2007-12-14

MultiField variables in pyRete

I've been thinking about MultiField variables quite a bit these past few weeks. I want to fit them into pyRete. However, they're a bit different from SingleField variables - as this snippet shows:

CLIPS> (deftemplate Person (multislot name))
CLIPS> (assert (Person (name Astrid Ingrid Eowyn Lindberg)))
[fact-1]
CLIPS> (defrule match-names
(Person (name $?n1 $?n2))
=>
(printout t $?n1 " " $?n2 crlf))
CLIPS> (run)
() (Astrid Ingrid Eowyn Lindberg)
(Astrid) (Ingrid Eowyn Lindberg)
(Astrid Ingrid) (Eowyn Lindberg)
(Astrid Ingrid Eowyn) (Lindberg)
(Astrid Ingrid Eowyn Lindberg) ()
As you can see a MultiField variable can, and will, hold all possible combinations of values found in a multislot.

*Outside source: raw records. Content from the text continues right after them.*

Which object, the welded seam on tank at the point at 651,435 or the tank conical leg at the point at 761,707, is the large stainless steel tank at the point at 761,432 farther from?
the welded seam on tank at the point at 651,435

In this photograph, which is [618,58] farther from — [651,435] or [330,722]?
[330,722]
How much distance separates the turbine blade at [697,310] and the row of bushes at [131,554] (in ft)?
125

Given the current design of pyRete this means that I'll have to implement functionality to generate all combinations *within* a Node's match method. I'm slightly worried that this might make the processing quite a bit slower (I believe it's slower in Clips as well but I haven't benchmarked it so I can't really say for sure).

The other thing is that in Clips there's no way of nesting multifield structures. You cannot have a multifield of multifields. When it comes to Python, nested tuples/lists/dicts are common and I'd like to end up with an implementation that supports them.

The question is how to best do that?

In pyRete today there's no equivalent to Single or MultiField variables. Variables are bound to fact-instances and not parts of a fact (attributes of an object). You *can* introduce a variable in the RHS that binds to a part of a fact, but that cannot be done using pattern-matching.

>>> def rule(foo = Foo):
... if foo(something = 100):
... something_else = foo.something_else
... # ...
So what we're talking about here is basically the possibility to do this:

>>> def rule(foo = Foo):
... if foo(something = 100, something_else = something_else):
... # ...
However, this will of course let you do far more sophisticated things than that. For example, you could "filter" out facts based on attribute values in another fact:

>>> def rule(foo = Foo, bar = Bar):
... if foo(something = var) and bar(something_else = var):
... # ...
My thoughts so far are that I'll use __ as Clips use $? and _ as Clips use ?. Named Single and MultiField variables would be _foo and __foo respectively. Variables will default to SingleField so foo and _foo are really the same thing.

Unfortunately those types of variable names already have a meaning in Python. Though I'm not sure I can afford to care about that since there's really no other way to distinguish variable names without breaking syntax rules (which I'm hoping to avoid).

Also, I'd like to introduce a way of specifying a minimum and possibly a maximum number of values a MultiField should take on. That would allow you to, for example, say that all MultiField variables must have at least one value. My Clips example would instead give the following result:
(Astrid) (Ingrid Eowyn Lindberg)
(Astrid Ingrid) (Eowyn Lindberg)
(Astrid Ingrid Eowyn) (Lindberg)

I don't really have a suggestion for syntax for that though, _foo_1toN doesn't really feel right :-)

If you've got any suggestions or thoughts about this I'd love to hear them.

2 kommentarer:

woolfel sa...

generally, multislot are used in 2 ways. the first is comparing the 2 multislots are equal. The second is to test if an element is in the multislot. In clips and JESS, it's a test pattern.

multislots are more expensive, but there's various techniques to get around that.

Johan Lindberg sa...

Hm... well both of those uses are actually covered by allowing lists in a fact's attribute and by allowing the use of Python's in operator in conditional elements. And, that's probably enough for more than 99% of situations.